_Provided text_

-- begin --

Enums and Structs in C

Creating a New Data Type

We have used many types of variables, such as integers, characters, floating-point numbers, and strings. However, the types of variables we can use are not limited to these. We can create our own variable types. For example, by creating a new type called boolean, we can restrict its possible values to true and false; there is no third option. Or, we can create a variable type called seasons and limit its possible values to months. Enums are used for such operations. The term "enum" comes from "enumerator," meaning "counter" or "enumerator."

Life can be expressed with numbers. The most obvious examples of this can be seen while programming. For example, the letter A corresponds to the number 65 in the ASCII table, the capital letter B corresponds to 66, and so on. Computers don't understand signs, symbols, or characters; they only understand numbers. This is what enums serve. For example, if we choose 1 to represent true and 0 to represent false, we have created a new variable type. A computer doesn’t know what true or false is; it only knows 0 and 1. However, for the benefit of humans, programs with greater readability emerge. Let's create the boolean variable type:

#include<stdio.h>

int main(void) {
    // Defining the variable type
    enum boolean {
        false = 0,
        true = 1
    };

    // Now we define a variable called 'dogru_mu'
    enum boolean dogru_mu;

    // Assigning a value to the 'dogru_mu' variable
    // and checking it in the next line.

-- end --

_Record excerpts_
-- begin --

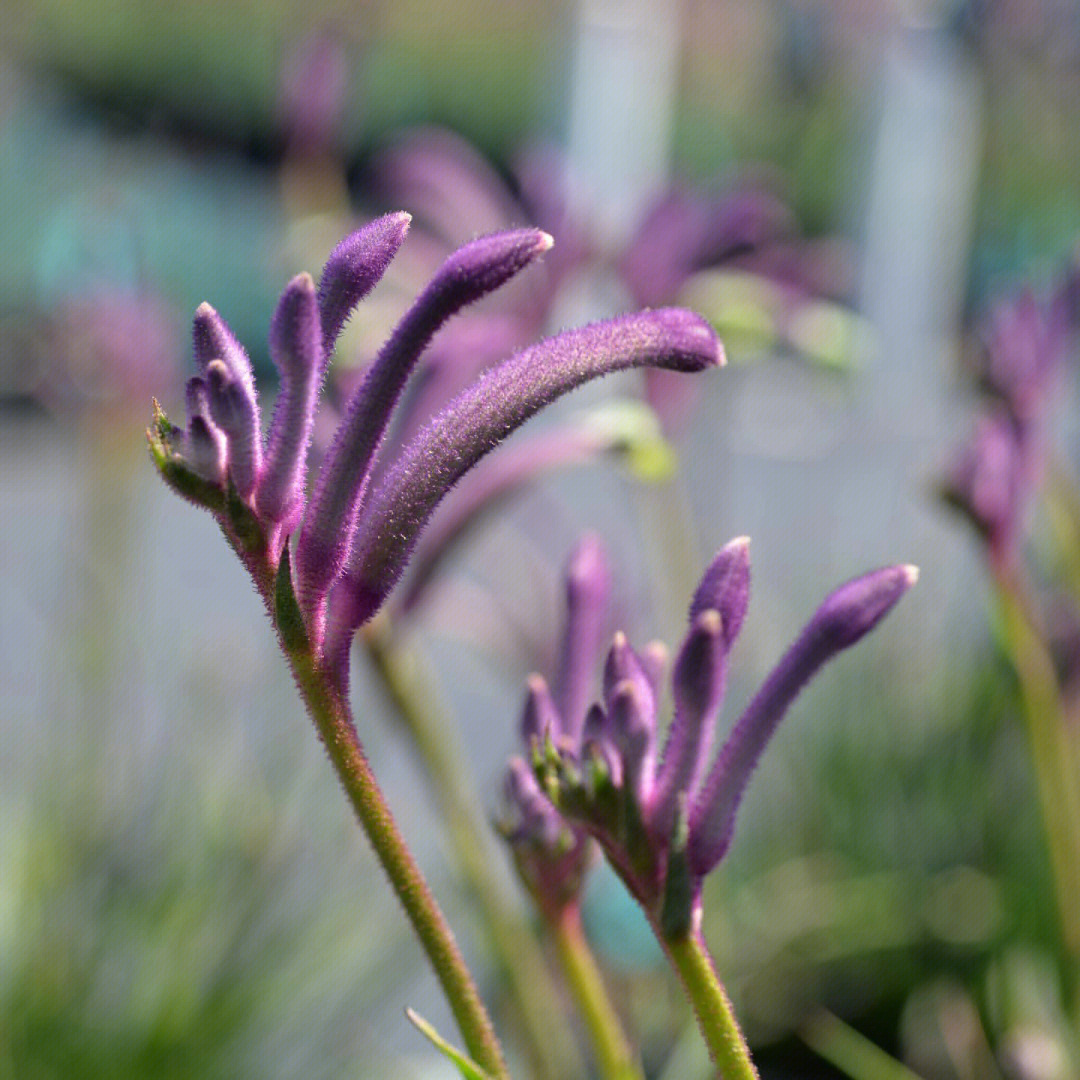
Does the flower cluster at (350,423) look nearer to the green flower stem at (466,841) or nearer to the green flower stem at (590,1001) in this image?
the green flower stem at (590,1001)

-- end --
-- begin --

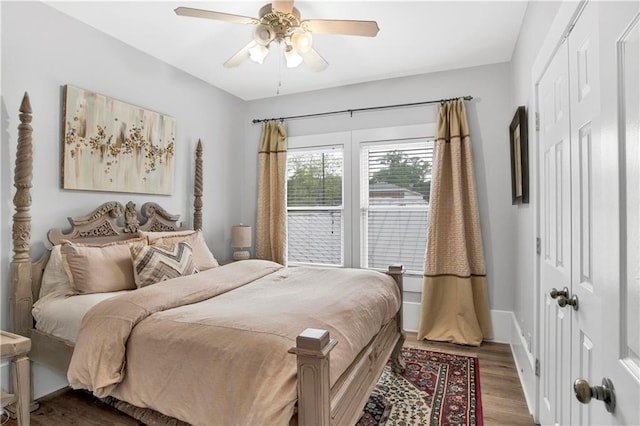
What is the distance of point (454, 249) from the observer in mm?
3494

-- end --

_Task prompt_
Continue the C enums tutorial from the point where it stops.

_Reply to the task_
    dogru_mu = true;
    if (dogru_mu == true)
        printf("True\n");
    return 0;
}

Previously, there was no boolean data type. Now, we’ve created a new variable type that can have two different values: true and false. We used 0 to represent false and 1 to represent true. We didn’t need to specify the values for false and true explicitly; when defining the boolean type, we could just write false or true without using 0 and 1. When your program is compiled, values are assigned to undefined entries in sequence. You don't necessarily have to create an equality statement. Let's create a variable type ana_renkler that can take three main colors (Red, Yellow, Blue):

#include<stdio.h>

int main(void) {
    // Defining the variable type
    enum ana_renkler {
        Kirmizi,
        Mavi,
        Sari
    };

    // Defining the variable
    enum ana_renkler piksel;

    // Setting the variable value to Blue.
    // We can also input Yellow and Red.
    piksel = Mavi;

    // Comparing the variable value.
    if (piksel == Kirmizi)
        printf("Red pixel\n");
    else if (piksel == Mavi)
        printf("Blue pixel\n");
    else
        printf("Yellow pixel\n");

    return 0;
}

We don't know the numeric value of Kirmizi, Mavi, or Sari; they most likely start from 1 and continue sequentially up to 3. However, this doesn’t prevent us from using them just like in the previous example.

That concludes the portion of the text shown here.